Mon, Jul 06, 2009
Standing next to his self-created hole in the wall, Don Nevins shows how he's able to get to the side of his home. The wall was built next to his home — not 5 feet away at the property line — leaving Nevins without access to the side of his home.
JIM DAVIS / arizona daily star

Business

Taking on the HOA

You don't have to go to court, but you just might anyway
By Shelley Shelton
ARIZONA DAILY STAR
Tucson, Arizona | Published: 04.29.2007
Where should you and your homeowners association go to fight — to court, or to a new, lower-cost hearing process?
Phil Ewing's experience with a garage door and a lawsuit shows why people might want to avoid court — the stakes are high and the cost is enormous.
But Don Nevins is one of the few trying the new, cheaper system of administrative hearings — and he's given up on it already.
In September, legislation took effect allowing people to file their HOA grievances with the Office of Administrative Hearings instead of in Superior Court. The intention was to save homeowners and their associations thousands in legal fees while streamlining the resolution of such cases.
For a $550 filing fee — $2,000 for a petition involving multiple allegations — homeowners can plead their own cases without an attorney in front of an administrative law judge. In some instances, respondents are required to reimburse petitioners' filing fees, and in still others, HOAs may be required to reimburse the fees and pay a fine if they are found guilty of wrongdoing.
Since Sept. 21 when the law went into effect, 28 cases statewide have been filed in the Office of Administrative Hearings, seven of them in Pima County.
But the experiences of Tucson-area homeowners Ewing and Nevins illustrate how the emotional intensity of many HOA conflicts can overshadow even common-sense efforts to lower the stakes in these widespread battles. In the end, what a judge says may not undo the hurt feelings that propel such cases forward.
Association loses in case
Take the case of Ewing, 59, and his 87-year-old mother, June. Both of them owned homes in the Northridge Villas neighborhood near North First Avenue and East River Road, and early last summer they discovered attempted break-ins in both of their homes while they were out of town. The attempted entry points were windows that looked onto the carports, Ewing said.
Ewing enclosed the carports.
There was nothing in the neighborhood codes, covenants and restrictions that prohibited garage doors, he said. But he had seen some of his neighbors ask for garage doors and get turned down by the HOA board. So he installed them without asking.
The homeowners board sued him in September for not getting its permission first, said treasurer Bob Brooks.
Ewing countersued, claiming the CC&Rs had actually expired in 1998.
That's when the high stakes of suing became clear. Last month, Superior Court Judge Charles V. Harrington agreed with Ewing and threw out the neighborhood's restrictions.
Now only the people who agree to a new set of codes will be bound by it, said Tucson attorney Stephen Weeks, who handled Ewing's case.
People who hold out of such an agreement would still be responsible for assessments to maintain common areas, Weeks said, but they wouldn't have to follow any neighborhood rules for their property.
"We have asked the judge to reconsider his ruling, and we hope that he does, and we're also in the meantime trying to resolve our problems with all the other members of the corporation," Brooks said.

Recorded data:
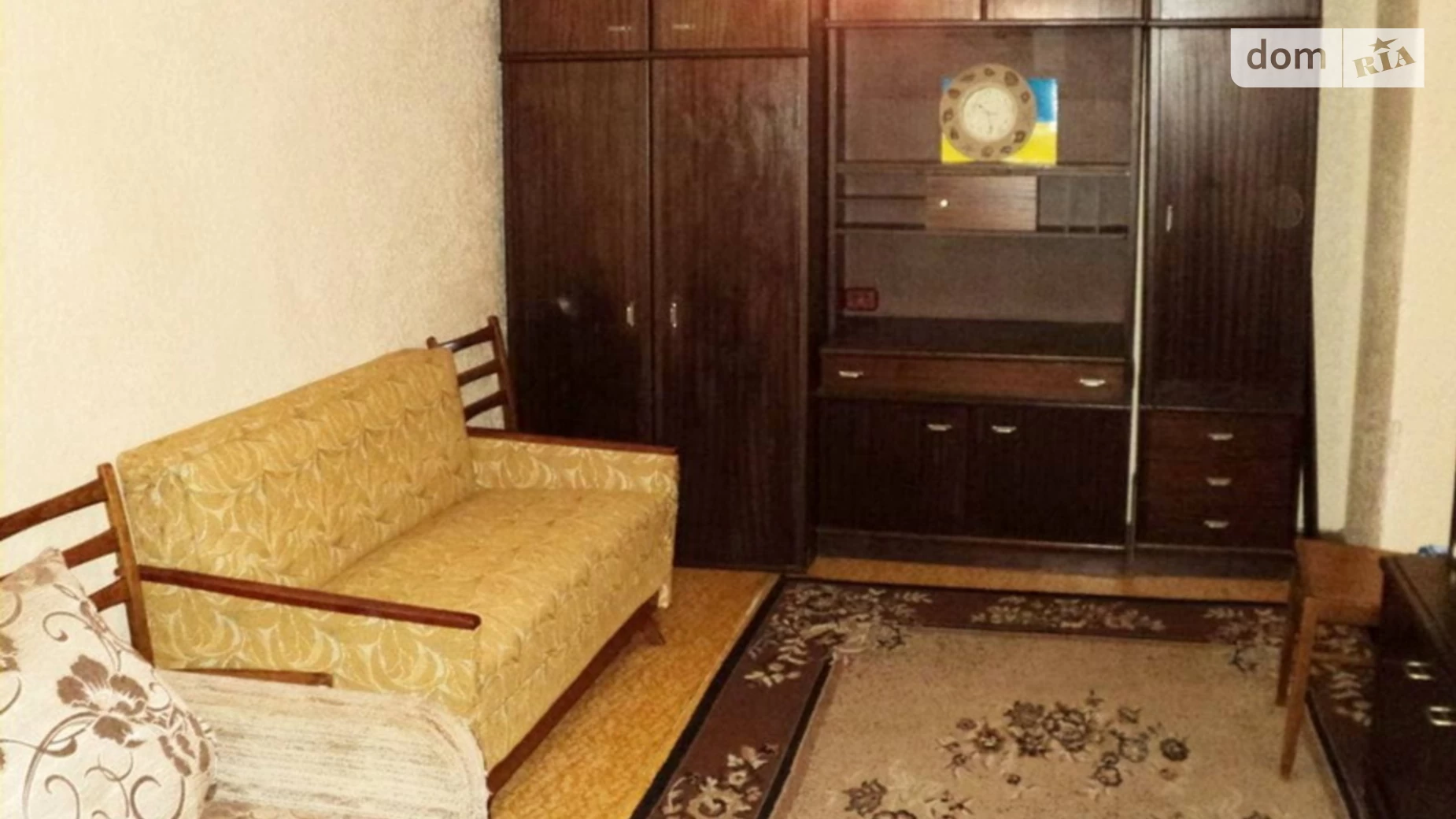 Продается 1-комнатная квартира 31 кв. м в Одессе, ул. Ицхака Рабина, 57 - фото 3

What is needed:
Can you reproduce, word for word, the part of the homeowners association article between "JIM DAVIS /" and "of such cases.", inclusive?

Answer for the task:
JIM DAVIS / arizona daily star

Business

Taking on the HOA

You don't have to go to court, but you just might anyway
By Shelley Shelton
ARIZONA DAILY STAR
Tucson, Arizona | Published: 04.29.2007
Where should you and your homeowners association go to fight — to court, or to a new, lower-cost hearing process?
Phil Ewing's experience with a garage door and a lawsuit shows why people might want to avoid court — the stakes are high and the cost is enormous.
But Don Nevins is one of the few trying the new, cheaper system of administrative hearings — and he's given up on it already.
In September, legislation took effect allowing people to file their HOA grievances with the Office of Administrative Hearings instead of in Superior Court. The intention was to save homeowners and their associations thousands in legal fees while streamlining the resolution of such cases.